◆ WHAT TO WORK ON
Copy out all of the lines below, requests included, multiplying every coordinate in the answers by 2.5 and rounding to the nearest whole number, with halves rounded up. Keep the numbers in the requests as they are.
□ □ □ □ □
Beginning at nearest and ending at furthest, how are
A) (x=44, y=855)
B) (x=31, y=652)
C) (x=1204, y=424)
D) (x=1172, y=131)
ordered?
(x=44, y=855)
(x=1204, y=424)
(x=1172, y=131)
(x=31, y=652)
□ □ □ □ □
◆ WRITTEN RESPONSE
Beginning at nearest and ending at furthest, how are
A) (x=44, y=855)
B) (x=31, y=652)
C) (x=1204, y=424)
D) (x=1172, y=131)
ordered?
(x=110, y=2138)
(x=3010, y=1060)
(x=2930, y=328)
(x=78, y=1630)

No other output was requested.